## DATA TO USE
-------------------------
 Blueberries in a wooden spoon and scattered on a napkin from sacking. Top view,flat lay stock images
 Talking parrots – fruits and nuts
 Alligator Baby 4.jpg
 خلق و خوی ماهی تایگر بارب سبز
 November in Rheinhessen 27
-------------------------
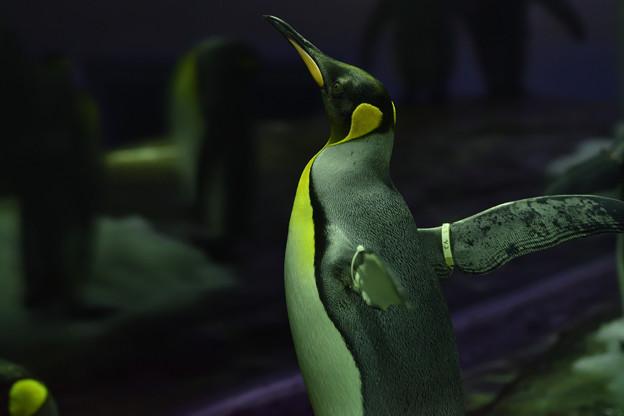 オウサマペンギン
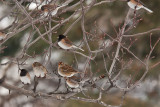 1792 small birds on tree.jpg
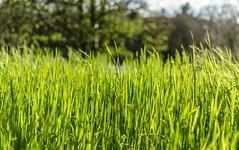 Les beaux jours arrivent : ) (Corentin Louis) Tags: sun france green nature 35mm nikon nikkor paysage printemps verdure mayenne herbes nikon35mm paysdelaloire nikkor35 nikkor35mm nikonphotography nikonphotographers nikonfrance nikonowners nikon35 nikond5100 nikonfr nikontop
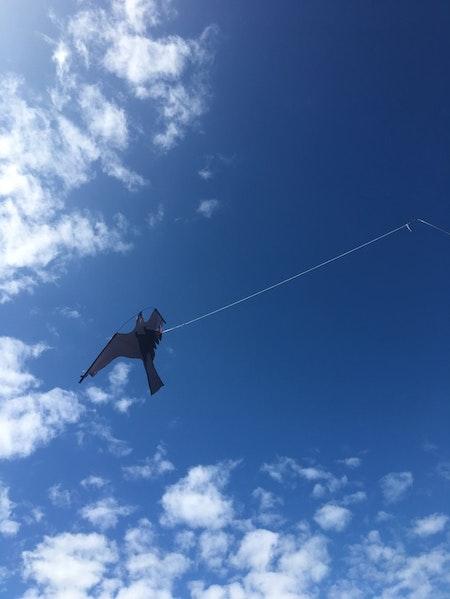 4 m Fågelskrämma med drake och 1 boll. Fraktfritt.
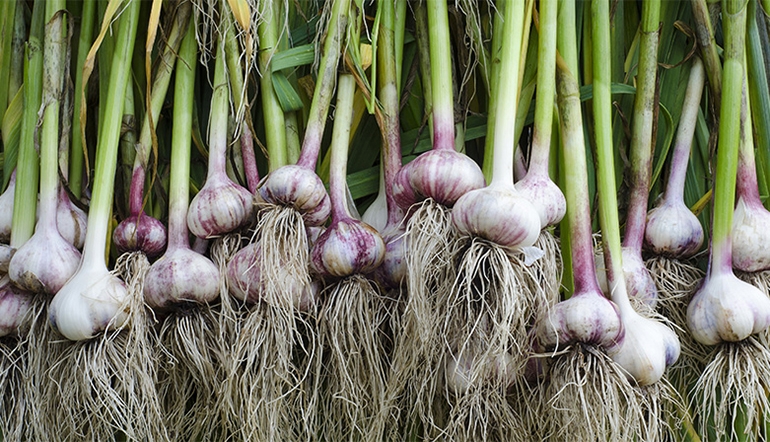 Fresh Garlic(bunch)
-------------------------
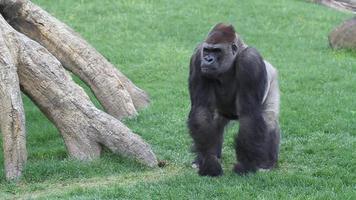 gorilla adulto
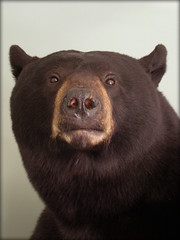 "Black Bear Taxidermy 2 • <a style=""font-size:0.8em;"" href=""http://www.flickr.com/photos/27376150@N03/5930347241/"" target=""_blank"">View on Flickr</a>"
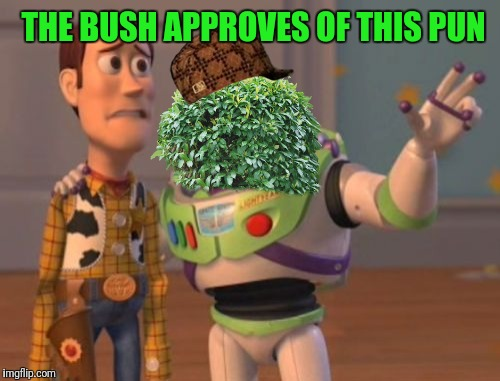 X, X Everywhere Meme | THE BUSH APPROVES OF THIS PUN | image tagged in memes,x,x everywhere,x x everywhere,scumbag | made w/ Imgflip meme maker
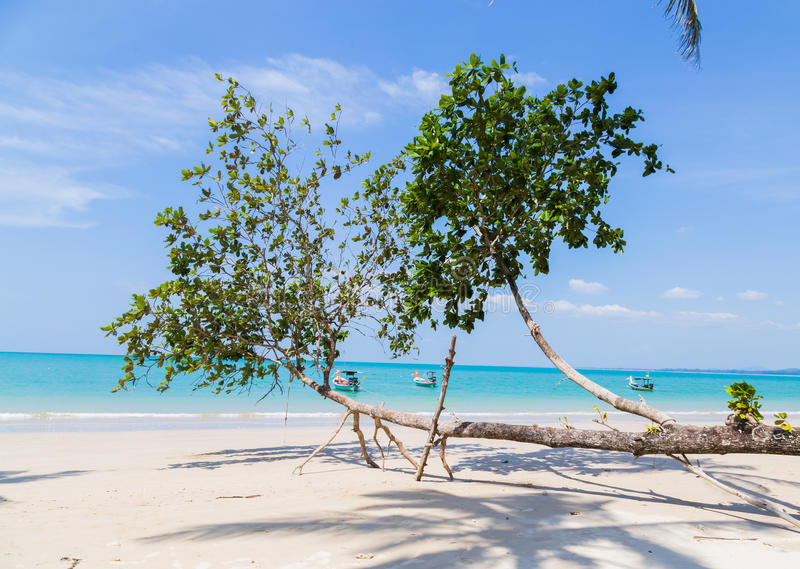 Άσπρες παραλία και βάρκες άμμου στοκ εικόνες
-------------------------
## ACTIVITY
Return, exactly as they stand, the lines above from the one with "Les beaux jours" to the one with "Fresh Garlic(bunch)", omitting any pictures among them.

## COMPLETED EXERCISE
 Les beaux jours arrivent : ) (Corentin Louis) Tags: sun france green nature 35mm nikon nikkor paysage printemps verdure mayenne herbes nikon35mm paysdelaloire nikkor35 nikkor35mm nikonphotography nikonphotographers nikonfrance nikonowners nikon35 nikond5100 nikonfr nikontop
 4 m Fågelskrämma med drake och 1 boll. Fraktfritt.
 Fresh Garlic(bunch)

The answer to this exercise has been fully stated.